======== Provided data
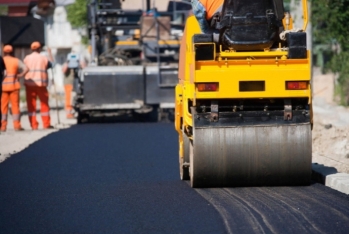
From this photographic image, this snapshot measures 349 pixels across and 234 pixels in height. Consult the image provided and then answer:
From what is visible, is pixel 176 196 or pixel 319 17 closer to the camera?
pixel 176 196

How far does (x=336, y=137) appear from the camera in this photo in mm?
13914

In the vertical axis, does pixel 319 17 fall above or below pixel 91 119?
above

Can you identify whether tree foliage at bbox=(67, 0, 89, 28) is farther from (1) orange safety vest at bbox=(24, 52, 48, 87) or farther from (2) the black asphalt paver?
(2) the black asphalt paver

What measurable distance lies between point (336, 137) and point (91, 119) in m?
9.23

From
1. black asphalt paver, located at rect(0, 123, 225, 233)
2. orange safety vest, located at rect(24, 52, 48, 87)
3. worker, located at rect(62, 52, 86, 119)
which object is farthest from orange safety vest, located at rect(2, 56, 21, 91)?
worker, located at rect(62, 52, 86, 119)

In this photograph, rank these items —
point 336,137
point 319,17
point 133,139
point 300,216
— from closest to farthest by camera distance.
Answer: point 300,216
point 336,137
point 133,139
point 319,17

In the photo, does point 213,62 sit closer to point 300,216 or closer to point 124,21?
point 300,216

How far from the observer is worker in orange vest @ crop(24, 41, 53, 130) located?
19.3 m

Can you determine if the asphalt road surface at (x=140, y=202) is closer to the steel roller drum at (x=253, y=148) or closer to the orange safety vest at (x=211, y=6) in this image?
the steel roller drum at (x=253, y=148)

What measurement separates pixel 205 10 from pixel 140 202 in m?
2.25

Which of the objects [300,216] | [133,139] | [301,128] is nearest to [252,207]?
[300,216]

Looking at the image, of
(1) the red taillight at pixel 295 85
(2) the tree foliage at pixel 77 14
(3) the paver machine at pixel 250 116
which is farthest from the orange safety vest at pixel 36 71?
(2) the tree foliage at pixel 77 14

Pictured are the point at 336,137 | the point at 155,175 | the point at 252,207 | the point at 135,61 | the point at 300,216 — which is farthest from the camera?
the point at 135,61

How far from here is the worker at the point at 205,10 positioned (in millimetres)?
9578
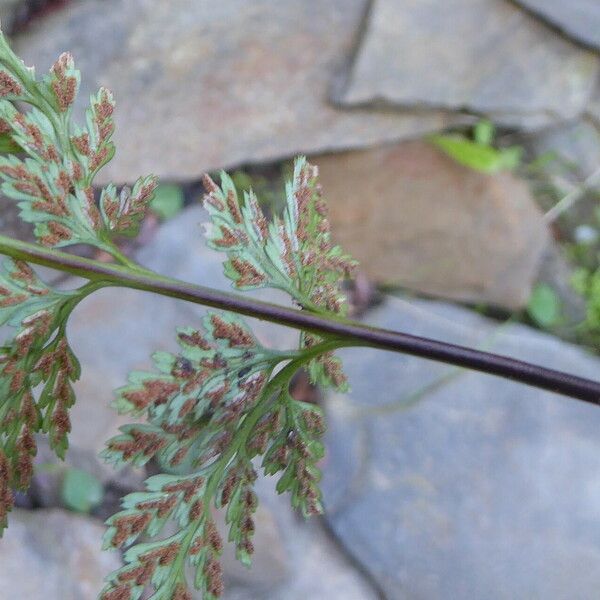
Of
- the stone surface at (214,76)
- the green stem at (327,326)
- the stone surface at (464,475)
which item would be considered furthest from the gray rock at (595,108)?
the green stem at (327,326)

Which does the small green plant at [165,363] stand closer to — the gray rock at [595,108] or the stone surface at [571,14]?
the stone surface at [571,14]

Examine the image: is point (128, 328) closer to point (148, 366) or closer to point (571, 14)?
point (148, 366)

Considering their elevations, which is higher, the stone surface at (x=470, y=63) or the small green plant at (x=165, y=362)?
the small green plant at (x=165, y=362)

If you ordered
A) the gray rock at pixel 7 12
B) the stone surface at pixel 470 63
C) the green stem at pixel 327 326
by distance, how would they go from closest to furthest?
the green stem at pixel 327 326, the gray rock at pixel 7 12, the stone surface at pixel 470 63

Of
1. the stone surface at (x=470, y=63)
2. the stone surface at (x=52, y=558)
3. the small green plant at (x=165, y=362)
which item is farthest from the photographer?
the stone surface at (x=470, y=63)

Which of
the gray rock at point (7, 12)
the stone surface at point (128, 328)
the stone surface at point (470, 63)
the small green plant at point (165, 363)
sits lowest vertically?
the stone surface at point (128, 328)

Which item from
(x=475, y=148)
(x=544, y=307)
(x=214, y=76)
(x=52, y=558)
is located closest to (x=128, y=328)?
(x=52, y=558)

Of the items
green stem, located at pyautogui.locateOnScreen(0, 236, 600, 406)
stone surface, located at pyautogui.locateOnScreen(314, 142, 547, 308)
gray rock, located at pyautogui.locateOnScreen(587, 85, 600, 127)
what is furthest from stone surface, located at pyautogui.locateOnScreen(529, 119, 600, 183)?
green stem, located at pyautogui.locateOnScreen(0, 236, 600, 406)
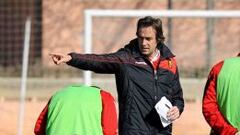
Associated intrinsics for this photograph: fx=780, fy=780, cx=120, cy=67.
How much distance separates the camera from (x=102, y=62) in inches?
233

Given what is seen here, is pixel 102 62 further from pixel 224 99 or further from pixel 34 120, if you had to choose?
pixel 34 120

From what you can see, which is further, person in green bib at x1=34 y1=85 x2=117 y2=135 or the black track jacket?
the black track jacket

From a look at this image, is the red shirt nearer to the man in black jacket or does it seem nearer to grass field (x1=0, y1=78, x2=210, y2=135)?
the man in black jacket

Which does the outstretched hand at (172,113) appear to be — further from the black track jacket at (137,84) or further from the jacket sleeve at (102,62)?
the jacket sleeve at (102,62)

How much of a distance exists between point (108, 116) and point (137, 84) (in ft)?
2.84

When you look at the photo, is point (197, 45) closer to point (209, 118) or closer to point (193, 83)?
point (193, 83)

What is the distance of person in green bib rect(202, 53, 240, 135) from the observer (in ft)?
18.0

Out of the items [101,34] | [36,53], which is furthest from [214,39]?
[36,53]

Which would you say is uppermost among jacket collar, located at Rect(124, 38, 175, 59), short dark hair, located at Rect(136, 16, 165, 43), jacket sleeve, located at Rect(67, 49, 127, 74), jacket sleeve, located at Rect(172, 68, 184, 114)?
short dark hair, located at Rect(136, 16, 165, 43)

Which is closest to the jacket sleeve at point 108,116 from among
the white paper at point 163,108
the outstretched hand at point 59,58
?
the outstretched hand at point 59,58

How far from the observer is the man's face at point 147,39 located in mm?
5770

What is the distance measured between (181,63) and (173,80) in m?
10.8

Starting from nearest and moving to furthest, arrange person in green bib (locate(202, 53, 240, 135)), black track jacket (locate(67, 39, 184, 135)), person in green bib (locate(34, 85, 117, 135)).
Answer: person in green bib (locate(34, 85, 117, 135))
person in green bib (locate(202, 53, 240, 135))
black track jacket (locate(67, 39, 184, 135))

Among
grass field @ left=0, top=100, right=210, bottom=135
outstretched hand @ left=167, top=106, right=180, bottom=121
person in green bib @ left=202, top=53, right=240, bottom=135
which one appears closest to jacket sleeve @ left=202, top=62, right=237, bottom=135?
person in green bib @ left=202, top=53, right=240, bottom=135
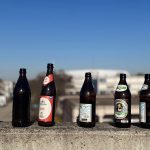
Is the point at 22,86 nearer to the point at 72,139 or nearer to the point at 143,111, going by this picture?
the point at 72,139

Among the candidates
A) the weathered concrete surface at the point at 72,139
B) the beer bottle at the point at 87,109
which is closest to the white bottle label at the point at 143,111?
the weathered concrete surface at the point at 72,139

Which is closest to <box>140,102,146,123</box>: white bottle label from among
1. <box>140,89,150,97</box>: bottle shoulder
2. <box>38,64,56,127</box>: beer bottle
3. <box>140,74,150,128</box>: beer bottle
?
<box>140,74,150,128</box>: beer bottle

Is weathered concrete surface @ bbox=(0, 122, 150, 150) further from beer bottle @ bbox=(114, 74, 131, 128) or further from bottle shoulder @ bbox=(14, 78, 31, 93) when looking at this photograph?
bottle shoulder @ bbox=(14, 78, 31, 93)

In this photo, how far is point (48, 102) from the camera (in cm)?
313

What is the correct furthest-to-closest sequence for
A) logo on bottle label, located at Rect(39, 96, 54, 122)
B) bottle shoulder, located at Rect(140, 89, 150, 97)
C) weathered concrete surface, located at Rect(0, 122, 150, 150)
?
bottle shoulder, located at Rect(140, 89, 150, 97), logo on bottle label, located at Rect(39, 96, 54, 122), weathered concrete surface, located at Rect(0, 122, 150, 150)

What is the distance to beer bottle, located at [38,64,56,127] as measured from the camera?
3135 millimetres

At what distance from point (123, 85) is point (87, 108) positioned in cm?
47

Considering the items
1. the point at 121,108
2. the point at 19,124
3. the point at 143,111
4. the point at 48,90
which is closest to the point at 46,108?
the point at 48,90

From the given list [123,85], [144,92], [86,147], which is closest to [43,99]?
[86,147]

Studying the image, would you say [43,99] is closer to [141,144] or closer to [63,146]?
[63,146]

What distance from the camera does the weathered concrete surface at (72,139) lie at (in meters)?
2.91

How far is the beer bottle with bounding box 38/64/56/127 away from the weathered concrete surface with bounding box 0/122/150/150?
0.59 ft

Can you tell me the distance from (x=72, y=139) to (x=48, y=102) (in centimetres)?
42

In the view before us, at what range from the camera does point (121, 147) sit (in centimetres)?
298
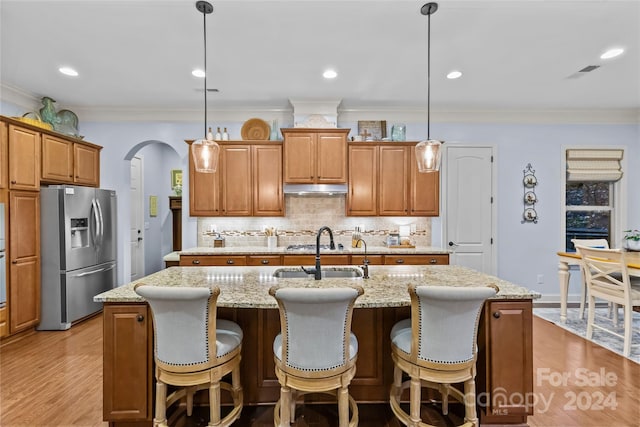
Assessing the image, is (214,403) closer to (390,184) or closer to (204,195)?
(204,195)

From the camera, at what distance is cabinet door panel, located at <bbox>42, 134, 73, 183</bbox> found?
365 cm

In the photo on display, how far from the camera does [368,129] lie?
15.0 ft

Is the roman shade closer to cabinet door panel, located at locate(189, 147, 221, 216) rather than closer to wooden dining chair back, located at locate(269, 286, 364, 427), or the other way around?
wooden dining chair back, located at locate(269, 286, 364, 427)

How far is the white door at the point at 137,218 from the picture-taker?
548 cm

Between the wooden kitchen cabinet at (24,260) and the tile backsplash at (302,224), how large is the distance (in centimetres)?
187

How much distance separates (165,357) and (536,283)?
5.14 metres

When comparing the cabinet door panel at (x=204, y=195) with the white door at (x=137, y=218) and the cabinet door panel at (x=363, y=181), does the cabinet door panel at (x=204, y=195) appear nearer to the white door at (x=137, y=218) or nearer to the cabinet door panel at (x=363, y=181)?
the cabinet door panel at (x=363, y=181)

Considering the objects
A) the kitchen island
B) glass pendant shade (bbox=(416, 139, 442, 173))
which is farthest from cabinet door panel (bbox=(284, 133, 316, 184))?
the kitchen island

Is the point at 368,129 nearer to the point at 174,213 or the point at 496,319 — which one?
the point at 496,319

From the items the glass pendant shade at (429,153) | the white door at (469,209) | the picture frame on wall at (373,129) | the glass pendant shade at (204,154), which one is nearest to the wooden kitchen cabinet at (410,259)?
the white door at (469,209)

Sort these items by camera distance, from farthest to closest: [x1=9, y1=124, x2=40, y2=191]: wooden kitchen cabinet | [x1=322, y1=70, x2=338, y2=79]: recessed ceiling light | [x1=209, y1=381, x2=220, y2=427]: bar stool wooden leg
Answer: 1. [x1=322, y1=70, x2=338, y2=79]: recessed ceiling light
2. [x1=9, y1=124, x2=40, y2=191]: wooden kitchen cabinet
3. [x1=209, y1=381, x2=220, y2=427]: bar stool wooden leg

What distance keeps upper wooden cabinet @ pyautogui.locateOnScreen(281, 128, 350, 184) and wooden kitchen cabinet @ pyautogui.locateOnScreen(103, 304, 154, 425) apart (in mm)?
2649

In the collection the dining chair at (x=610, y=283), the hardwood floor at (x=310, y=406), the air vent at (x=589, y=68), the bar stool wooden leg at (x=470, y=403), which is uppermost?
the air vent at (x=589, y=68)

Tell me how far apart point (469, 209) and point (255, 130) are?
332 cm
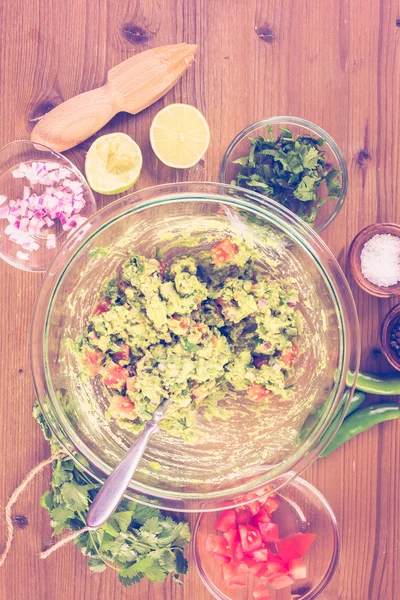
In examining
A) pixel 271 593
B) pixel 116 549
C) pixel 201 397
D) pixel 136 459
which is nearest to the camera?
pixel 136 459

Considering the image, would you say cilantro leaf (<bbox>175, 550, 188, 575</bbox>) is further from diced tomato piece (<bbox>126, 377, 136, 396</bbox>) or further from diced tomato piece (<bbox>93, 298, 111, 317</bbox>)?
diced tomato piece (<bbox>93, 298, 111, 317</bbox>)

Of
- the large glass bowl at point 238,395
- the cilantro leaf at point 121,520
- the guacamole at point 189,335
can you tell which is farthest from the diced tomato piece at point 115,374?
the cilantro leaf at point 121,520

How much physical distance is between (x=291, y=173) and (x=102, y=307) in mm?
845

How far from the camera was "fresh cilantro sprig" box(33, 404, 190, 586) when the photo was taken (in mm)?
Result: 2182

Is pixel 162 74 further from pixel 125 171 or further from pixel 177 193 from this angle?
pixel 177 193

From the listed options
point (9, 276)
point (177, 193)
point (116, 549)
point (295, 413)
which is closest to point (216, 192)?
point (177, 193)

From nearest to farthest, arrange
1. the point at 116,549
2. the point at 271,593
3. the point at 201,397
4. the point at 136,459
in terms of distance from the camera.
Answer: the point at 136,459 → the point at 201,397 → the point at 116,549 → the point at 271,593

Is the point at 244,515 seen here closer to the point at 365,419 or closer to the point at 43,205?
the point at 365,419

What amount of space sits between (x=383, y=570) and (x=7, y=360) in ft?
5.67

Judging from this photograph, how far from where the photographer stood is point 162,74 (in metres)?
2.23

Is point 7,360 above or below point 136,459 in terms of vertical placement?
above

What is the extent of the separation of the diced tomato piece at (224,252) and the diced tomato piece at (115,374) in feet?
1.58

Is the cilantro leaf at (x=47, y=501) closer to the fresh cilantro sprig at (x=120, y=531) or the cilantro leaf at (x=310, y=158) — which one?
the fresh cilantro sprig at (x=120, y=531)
================
● Job
Repeat only the lines from the one holding "How much physical" through the last line of the data.

● The solution
How much physical distance is between (x=291, y=173) and (x=102, y=307) in mm?
845

How far from the camera was "fresh cilantro sprig" box(33, 404, 190, 586) when the photo was taken (in mm)?
Result: 2182

Is pixel 162 74 further from pixel 125 171 or further from pixel 177 193 from this angle?
pixel 177 193

From the listed options
point (9, 276)
point (177, 193)
point (116, 549)
point (295, 413)
which is closest to point (216, 192)?
point (177, 193)

From nearest to farthest, arrange
1. the point at 116,549
2. the point at 271,593
3. the point at 201,397
4. the point at 136,459
in terms of distance from the camera.
Answer: the point at 136,459 → the point at 201,397 → the point at 116,549 → the point at 271,593

Is the point at 244,515 seen here closer to the point at 365,419 or closer to the point at 43,205?
the point at 365,419

What amount of space sits between (x=383, y=570) and (x=7, y=360) in ft?
5.67

Judging from this photograph, how far from where the photographer stood is point 162,74 (in metres)?
2.23

Is point 7,360 above or below point 136,459 in terms of vertical placement?
above

What is the extent of the separation of the diced tomato piece at (224,252) and the diced tomato piece at (115,374) in feet?
1.58

Is the cilantro leaf at (x=47, y=501) closer to the fresh cilantro sprig at (x=120, y=531) or the cilantro leaf at (x=310, y=158) — which one?
the fresh cilantro sprig at (x=120, y=531)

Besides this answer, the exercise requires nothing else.